Siri Fort’s never had it this good.
At the 2009 World Championship in Hyderabad in 2009 — the last time the Chinese hopped south for a global event, Xie Xingfang was nearing her retirement, and their transition players — Lu Lan, Lin Wang — though formidable, were still in the shadows of their first-stringers.
With all the top ranked players – No 1 through No 10 — on the draw-sheet for Delhi’s April event, and China’s 1,2,3 carrying with them the tags of Olympic champion, former World Champion, and recently-crowned All England champion, the Delhi field’s the strongest in badminton, helped by the fact that there’s no cap on shuttlers from a single nation, as happens at the Olympics or Worlds.

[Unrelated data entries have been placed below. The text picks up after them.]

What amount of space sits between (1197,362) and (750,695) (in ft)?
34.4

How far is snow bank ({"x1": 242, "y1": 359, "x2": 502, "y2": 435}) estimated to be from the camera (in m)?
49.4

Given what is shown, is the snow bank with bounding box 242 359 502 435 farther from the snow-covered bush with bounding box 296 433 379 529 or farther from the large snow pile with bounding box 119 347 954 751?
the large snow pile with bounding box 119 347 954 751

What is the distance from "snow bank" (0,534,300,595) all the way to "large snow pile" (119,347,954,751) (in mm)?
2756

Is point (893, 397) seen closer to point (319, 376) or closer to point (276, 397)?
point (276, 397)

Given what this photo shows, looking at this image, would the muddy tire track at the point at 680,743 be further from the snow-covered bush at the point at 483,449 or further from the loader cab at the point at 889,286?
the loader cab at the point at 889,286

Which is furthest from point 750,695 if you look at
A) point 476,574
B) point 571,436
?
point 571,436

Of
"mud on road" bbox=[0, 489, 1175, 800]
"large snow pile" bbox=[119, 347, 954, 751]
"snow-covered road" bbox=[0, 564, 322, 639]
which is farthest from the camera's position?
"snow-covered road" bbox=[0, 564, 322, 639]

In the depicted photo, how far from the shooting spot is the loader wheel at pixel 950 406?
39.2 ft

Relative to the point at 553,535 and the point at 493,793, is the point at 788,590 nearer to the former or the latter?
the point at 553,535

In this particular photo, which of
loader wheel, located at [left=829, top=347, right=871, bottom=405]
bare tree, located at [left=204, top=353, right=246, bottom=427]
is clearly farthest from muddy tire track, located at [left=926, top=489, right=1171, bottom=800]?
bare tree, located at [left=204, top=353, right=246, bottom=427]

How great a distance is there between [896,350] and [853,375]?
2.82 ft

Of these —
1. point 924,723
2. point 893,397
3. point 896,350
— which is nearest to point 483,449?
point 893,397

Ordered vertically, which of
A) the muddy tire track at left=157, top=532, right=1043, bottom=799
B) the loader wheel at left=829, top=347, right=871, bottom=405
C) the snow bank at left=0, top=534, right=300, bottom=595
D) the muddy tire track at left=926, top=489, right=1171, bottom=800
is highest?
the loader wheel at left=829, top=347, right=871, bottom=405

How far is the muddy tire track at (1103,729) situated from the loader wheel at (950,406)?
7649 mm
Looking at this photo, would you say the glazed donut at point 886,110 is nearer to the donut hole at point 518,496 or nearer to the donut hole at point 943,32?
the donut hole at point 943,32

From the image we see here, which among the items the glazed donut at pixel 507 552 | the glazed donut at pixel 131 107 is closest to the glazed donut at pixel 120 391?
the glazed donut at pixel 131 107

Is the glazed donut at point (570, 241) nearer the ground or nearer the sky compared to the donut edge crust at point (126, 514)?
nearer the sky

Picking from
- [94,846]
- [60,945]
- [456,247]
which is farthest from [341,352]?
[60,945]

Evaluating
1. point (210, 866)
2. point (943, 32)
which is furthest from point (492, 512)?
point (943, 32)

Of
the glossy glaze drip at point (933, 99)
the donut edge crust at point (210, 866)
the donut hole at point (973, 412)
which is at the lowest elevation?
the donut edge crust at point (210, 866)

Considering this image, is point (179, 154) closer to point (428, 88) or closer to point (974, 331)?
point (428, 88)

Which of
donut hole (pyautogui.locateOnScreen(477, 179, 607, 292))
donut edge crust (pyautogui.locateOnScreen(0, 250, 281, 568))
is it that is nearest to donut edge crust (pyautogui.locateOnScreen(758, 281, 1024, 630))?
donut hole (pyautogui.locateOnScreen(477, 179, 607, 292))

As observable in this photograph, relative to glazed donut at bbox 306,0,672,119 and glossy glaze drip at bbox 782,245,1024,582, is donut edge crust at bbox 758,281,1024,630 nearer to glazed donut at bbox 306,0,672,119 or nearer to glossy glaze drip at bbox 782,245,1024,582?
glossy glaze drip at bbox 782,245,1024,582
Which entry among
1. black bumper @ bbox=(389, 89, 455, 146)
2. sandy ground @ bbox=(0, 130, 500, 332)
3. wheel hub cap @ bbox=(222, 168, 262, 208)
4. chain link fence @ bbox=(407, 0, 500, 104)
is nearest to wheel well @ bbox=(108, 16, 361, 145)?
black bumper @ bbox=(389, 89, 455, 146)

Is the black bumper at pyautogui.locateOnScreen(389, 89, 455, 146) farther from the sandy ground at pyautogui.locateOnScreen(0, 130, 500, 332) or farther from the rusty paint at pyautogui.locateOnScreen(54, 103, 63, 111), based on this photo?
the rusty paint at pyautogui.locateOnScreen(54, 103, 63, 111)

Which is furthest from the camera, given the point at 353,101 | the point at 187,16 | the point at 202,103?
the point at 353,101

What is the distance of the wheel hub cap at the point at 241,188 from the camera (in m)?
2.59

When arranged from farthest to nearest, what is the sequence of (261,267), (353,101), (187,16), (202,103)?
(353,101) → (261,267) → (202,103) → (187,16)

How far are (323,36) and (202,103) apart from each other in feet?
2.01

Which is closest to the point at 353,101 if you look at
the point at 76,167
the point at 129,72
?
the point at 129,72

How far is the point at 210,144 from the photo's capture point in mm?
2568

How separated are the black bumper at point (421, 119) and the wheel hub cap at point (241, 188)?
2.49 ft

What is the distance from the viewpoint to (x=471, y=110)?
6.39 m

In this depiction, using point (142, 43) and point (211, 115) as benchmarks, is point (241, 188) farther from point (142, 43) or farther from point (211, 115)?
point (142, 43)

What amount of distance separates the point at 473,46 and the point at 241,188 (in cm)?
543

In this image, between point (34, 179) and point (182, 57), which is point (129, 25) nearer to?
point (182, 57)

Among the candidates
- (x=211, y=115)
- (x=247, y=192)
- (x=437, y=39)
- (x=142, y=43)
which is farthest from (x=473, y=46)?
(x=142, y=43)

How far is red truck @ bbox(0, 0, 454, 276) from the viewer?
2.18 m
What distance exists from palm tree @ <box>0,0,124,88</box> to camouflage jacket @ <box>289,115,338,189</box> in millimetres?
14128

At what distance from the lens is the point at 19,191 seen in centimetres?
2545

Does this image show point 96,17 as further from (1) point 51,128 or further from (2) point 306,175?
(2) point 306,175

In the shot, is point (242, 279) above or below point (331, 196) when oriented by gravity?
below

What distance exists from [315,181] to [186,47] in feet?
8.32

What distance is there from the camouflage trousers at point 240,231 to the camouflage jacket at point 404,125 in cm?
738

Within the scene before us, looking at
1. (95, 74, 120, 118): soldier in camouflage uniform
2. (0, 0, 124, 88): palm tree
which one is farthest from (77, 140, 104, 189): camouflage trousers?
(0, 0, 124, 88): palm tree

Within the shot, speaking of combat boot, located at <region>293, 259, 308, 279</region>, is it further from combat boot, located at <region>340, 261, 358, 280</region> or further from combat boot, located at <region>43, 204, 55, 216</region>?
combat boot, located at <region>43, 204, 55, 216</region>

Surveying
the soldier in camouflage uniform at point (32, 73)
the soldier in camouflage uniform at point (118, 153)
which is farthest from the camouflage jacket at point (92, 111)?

One obvious reason why the Chinese will trek down for this event is to recce ahead of the Thomas Uber Cup at Delhi in May. A tournament that the Chinese are extremely and propreitarily possessive about winning, the Uber Cup which will topline Delhi’s glorious badminton summer, has managed to draw out Xuerui Li, Yihan Wang and Shixian Wang out of their lair, and the India Super Series should benefit from enjoying their first sighting, if the whole pack does fetch up.
What makes the India Super Series a fascinating dress rehearsal to the team-dynamics of the Uber Cup, is the presence of the pair of Koreans, Thais and the two Indians Saina Nehwal and PV Sindhu in the Top 10, who will all be on show at Delhi next week sizing up their opponents even while looking for Super Series points.
For an Indian spectator, live badminton has never looked this good.